1 METABOLIC ACIDOSIS- HIGH ANION GAP
We have already covered this. The causes are CATMUDPILES
2 METABOLIC ACIDOSIS- NORMAL ANION GAP: ABC
This occurs as the loss of HCO3 is replaced by Chloride, thus the anion gap stays constant, however there is a hyperchloraemic acidosis. I remember the causes as anything that decreases bicarb (HCO3) or increases Chloride:
- Bicarb loss:
- GIT Losses as in diarrhoea
- Renal Tubular Acidosis
- Drugs that stop the reabsorption of HCO3
- 85% of HCO3 is reabsorbed in the pro tubule and 15% in the rest of the tubule. Acetazolamide stops proximal tubular reabsorption of HCO3
- Addition of Chloride
- As fluid
- As acid: CaCl, NH4Cl
- Addison’s Disease: Adrenal insufficiency due to adrenal failure; look for low Na and high K(not always there)
3 METABOLIC ALKALOSIS
When the bicarbonate rises above 24mmol/l, the kidney rapidly excretes it. If you give IV HCO3, there is a transient rise in HCO3 in the plasma, then the kidney excretes it.

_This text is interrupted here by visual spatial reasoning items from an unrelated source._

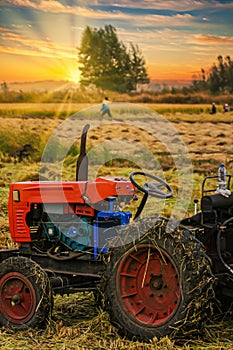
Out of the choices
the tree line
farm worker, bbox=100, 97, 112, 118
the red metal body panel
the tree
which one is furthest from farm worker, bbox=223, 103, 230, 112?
the red metal body panel

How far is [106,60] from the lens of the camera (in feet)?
45.2

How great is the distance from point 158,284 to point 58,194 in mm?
1212

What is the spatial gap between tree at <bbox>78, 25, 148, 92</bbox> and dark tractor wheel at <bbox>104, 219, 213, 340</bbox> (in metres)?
9.31

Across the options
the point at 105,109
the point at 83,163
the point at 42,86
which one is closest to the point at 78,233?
the point at 83,163

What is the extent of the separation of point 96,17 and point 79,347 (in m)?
10.1

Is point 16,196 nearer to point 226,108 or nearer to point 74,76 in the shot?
point 74,76

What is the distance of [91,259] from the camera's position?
17.1 ft

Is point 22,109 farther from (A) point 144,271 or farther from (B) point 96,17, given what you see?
(A) point 144,271

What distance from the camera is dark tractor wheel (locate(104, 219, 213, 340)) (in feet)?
14.7

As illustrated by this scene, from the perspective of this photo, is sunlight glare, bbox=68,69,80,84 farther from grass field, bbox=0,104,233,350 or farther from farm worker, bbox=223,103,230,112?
farm worker, bbox=223,103,230,112

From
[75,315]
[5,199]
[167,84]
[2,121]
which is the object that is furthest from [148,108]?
[75,315]

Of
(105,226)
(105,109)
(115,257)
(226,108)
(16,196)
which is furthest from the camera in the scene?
(226,108)

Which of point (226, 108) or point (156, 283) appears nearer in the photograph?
point (156, 283)

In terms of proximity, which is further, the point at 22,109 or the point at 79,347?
the point at 22,109
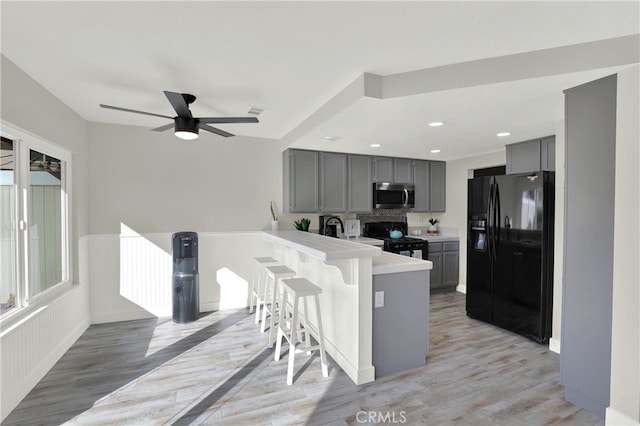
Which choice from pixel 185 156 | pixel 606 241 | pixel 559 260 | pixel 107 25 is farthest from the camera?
pixel 185 156

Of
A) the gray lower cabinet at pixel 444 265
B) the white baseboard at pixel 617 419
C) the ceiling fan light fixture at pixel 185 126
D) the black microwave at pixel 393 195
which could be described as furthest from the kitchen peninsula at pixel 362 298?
the gray lower cabinet at pixel 444 265

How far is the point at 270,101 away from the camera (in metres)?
2.94

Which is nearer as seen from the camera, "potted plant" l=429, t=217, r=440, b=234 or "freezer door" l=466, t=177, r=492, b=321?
"freezer door" l=466, t=177, r=492, b=321

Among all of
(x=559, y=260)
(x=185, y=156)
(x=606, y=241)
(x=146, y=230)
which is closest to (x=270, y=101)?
(x=185, y=156)

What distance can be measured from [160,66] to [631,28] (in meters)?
2.96

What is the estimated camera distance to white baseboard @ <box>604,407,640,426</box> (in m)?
1.80

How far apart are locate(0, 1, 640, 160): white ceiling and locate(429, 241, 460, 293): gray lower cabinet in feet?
7.87

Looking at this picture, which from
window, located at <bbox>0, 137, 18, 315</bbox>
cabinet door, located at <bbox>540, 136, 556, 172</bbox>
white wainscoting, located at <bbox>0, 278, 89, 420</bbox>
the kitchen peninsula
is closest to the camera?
white wainscoting, located at <bbox>0, 278, 89, 420</bbox>

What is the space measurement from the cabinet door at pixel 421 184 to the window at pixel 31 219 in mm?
4737

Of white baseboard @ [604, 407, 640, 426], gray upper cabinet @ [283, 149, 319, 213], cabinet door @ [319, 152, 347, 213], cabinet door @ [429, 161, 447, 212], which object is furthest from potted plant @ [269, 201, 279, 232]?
white baseboard @ [604, 407, 640, 426]

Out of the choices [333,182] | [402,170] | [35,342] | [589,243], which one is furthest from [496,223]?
[35,342]

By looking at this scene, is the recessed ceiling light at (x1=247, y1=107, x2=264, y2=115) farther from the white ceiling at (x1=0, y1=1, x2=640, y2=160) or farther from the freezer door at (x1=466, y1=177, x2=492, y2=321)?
the freezer door at (x1=466, y1=177, x2=492, y2=321)

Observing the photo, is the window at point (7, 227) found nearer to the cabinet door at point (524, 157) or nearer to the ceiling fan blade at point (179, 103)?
the ceiling fan blade at point (179, 103)

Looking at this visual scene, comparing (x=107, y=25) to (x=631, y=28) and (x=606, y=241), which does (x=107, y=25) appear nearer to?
(x=631, y=28)
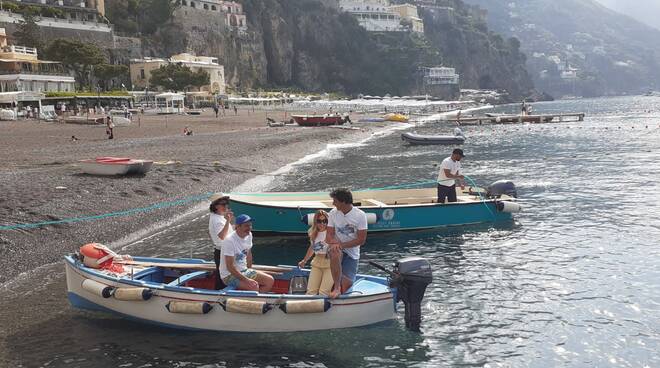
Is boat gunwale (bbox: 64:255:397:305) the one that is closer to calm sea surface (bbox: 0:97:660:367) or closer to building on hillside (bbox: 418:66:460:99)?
calm sea surface (bbox: 0:97:660:367)

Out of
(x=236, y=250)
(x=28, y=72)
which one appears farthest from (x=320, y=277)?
(x=28, y=72)

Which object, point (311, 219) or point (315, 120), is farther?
point (315, 120)

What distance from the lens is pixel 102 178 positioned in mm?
22734

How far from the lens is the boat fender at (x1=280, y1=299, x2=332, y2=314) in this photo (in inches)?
385

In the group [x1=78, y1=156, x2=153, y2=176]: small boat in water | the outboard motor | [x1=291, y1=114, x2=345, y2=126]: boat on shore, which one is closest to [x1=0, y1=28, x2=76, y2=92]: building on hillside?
[x1=291, y1=114, x2=345, y2=126]: boat on shore

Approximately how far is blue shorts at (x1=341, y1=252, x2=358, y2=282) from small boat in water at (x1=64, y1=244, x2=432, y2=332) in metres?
0.34

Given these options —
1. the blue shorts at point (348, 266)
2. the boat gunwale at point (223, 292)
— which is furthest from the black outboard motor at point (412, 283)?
the blue shorts at point (348, 266)

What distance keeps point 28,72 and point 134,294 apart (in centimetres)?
6844

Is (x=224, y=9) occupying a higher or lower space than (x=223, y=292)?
higher

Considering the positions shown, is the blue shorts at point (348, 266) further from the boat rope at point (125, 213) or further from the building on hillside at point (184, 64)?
the building on hillside at point (184, 64)

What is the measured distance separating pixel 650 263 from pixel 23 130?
146 feet

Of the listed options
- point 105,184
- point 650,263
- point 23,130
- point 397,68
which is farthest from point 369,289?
point 397,68

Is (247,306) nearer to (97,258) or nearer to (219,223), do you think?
(219,223)

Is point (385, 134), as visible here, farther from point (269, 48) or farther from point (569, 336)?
point (269, 48)
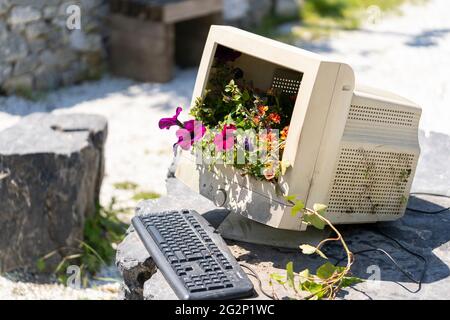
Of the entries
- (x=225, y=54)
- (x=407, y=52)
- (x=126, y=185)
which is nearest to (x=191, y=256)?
(x=225, y=54)

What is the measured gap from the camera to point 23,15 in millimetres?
5367

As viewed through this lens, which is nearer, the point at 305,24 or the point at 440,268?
the point at 440,268

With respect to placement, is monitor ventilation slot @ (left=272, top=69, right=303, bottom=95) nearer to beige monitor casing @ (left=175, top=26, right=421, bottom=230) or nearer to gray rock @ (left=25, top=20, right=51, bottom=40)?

This has been called the ‘waterfall effect’. You fill a bucket with water and no water is lost, however after the bucket is full, all the excess water spills over the side. This is the way the kidneys behave with HCO3.
So metabolic acidosis is due to:
- increased addition of HCO3
- Loss of acid- from the kidney or the gut
The maintenance of the disorder is due to one of two major factors:
- Chloride depletion- they need chloride to correct
- Loss of Gastric acid secondary to vomiting
- Diuretics: frusemide and thiazides interfere with reabsorption of Cl and Na
- Potassium depletion is due to mineralcorticoid excess. Potassium depletion results in increased bicarbonate reabsorption.
4 RESPIRATORY ACIDOSIS
Most cases are due to decreased ventilation.
This may be due to lung damage, nerve or muscle disorder, or depressed conscious state.
5 RESPIRATORY ALKALOSIS
This is due to hyperventilation. This can be due to pulmonary causes such as airways disease(asthma) or PE, or central causes, such as stroke, head injury, pregnancy or related to drugs such as salicylate.